He'd first met the elephant head while drunk. So he brushed it off at first, seeing its pinkness, and having watched a good number of Disney films. So many, he would often say of and to himself, that mouse's got nothing on me. And so it was, for his name, which described him, was Mr. Mickey. And while outheroing that mouse through his life as a triple sec agent and a quadruple double agent (a double agent in four different conspiracies), he often did make people woozy, sleepy, and just fall down. People said of him, when awake to say things, that Mickey often slipped them.

      The woman, in all her pride, dressed in blood. Red paint gashed mink stole, slowly in process of the mink stealing it right back. Sequins shined ruby star murder down long legs. And the dollars dripped too. For she knew the truth about that scurrilous circus. That appalling purpose. The crustaceans that lurk us, deep below the waters we can see.

The elephant, and his gang of regular looking people, cornered Mickey on main street. He slugged him, drugged him, and put a dozen lead slugs in him. Mickey fell into the river.



WITHIN THE HEART, WITHIN THE MIND



Lobster: I went to the fish races.

Lobster: How did the fish race?

Lobster: Black.

Lobster: Color-ed?

Lobster: Midnight. Couldn't see.

Lobster: Murky depths?

Lobster: Darkened steps.



      She took one look back as she left, sirens blaring, trunks flaring. No sticking cream ice box dream for the elephants tonight, the dance started tight. She skidded across the ice floor of the middle of winter, moving through her spring meadow, passing fall through graveyard, back to the summer pool heat of her long youth. Seventeen and never kissed. A hundred, and hardly missed. Crawling, on long legs, spider like stepping striding, through the mansion.

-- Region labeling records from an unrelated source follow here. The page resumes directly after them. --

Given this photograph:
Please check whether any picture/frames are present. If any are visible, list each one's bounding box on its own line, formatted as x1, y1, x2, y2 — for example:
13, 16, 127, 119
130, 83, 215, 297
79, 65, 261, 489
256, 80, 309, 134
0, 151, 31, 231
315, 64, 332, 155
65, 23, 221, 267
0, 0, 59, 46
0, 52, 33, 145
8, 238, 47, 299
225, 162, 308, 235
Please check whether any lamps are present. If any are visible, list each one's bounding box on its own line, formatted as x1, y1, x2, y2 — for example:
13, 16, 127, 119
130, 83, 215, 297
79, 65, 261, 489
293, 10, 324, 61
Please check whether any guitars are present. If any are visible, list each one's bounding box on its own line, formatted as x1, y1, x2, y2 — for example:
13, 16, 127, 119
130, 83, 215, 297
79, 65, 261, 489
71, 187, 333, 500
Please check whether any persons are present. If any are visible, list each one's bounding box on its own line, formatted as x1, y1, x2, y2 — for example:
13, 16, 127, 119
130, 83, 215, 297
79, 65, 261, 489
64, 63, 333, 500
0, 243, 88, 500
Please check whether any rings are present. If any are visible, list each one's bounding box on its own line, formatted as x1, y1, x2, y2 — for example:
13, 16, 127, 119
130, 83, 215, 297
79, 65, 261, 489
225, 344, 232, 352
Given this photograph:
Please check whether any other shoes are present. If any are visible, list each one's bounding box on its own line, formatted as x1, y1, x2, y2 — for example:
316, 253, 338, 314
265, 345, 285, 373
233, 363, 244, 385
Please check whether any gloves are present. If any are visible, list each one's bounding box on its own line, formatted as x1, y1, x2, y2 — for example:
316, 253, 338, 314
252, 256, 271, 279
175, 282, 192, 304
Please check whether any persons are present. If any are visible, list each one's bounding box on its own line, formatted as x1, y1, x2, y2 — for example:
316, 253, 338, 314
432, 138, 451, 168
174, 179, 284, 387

      It was the Garden of Love, as it was styled. The pretentious writer lived there, on half baked literary dreams, and cream puff children tales (bobbed off in infancy and baked into the bookish treats). He called himself Elexamir Stole, a name he took from a mink by force. He did this by giving up the location of the woman. E. Stole lived alone, but for butlers and nubile young foxes, which he kept penned up in a cage, them being far too racy, when they should be hidey. (No good for hunting either, say he would.)

      This whole house, the large garden-- they all said Aphrodite walked through the place, a goddess ghost—was laid out as a parody of the Versailles. (the Versailles, the one of dreams and legend, but not The Versailles, the one which tours-of are available made daily.) Large rose bushes lined every direction, where paths shot out like forks into labyrinthine dreamlands.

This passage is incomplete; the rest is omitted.